Friday, February 22

The "Platinum Rule"

From my Who's Better: Business or IT debate, I received feedback, some strongly opinionated, from people with examples of CIO's as successful sponsors/leaders of BI initiatives. I have several examples myself.

And Frank Buytendijk's rebuttal (kudos on taking the high road, Frank) shares his Platinum Rule ("those with the knowledge and experience, make the rules") and thoughts on organizational maturity. I can appreciate his statement that "the only project approach more disastrous than the IT-driven project, is the business-driven project."

While this debate on the success of IT or business driven projects is healthy, I feel we're missing something. As most leadership books will say, a good, strong leader is important but the people on the team are the ones who make it happen. Regardless how well a leader can motivate, the results are capped by the capabilities, skills, and experience of the individuals and the team as a whole.

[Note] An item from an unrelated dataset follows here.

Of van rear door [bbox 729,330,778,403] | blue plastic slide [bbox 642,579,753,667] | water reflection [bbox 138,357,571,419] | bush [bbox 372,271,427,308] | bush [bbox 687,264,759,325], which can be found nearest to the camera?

As Jim Collins (writer of Good to Great) says, "Do you have the right people on the bus (the wrong people off the bus) and the right people in the right seats?"

This is the job of a leader... or at least it should be.

The job of the team, especially when talking about BI, is to reach for that higher rung and be the best at what you do -- architects, developers, business analysts, power users, report writers, quality assurance specialists, testers, project managers, and the list goes on.

While I think good leaders are required (great ones are hard to find), it is up to the individuals on the team to make their BI project a success. Have water-cooler conversations, share ideas, and learn from the best (and each other). Push for a team culture where you can bring your ideas to the group -- uncriticized. Freely research ways to improve your BI system -- remember the goal is information to the masses.

Okay back to the question of "who's better, an IT or business driven project"? After leaders sort out the bus and seat question, who's going to deliver BI success for your organization? I firmly believe it's not just the technically-minded people but all the people who know what is needed for your organization... from those with knowledge of the content required by the management team through to those with experience of core software functionality.

I would say without the emphasis on the team delivering BI for your organization won't reach it's full potential. Then "success" becomes only a thought dreamt up at the beginning of the initiative along with the Project Charter.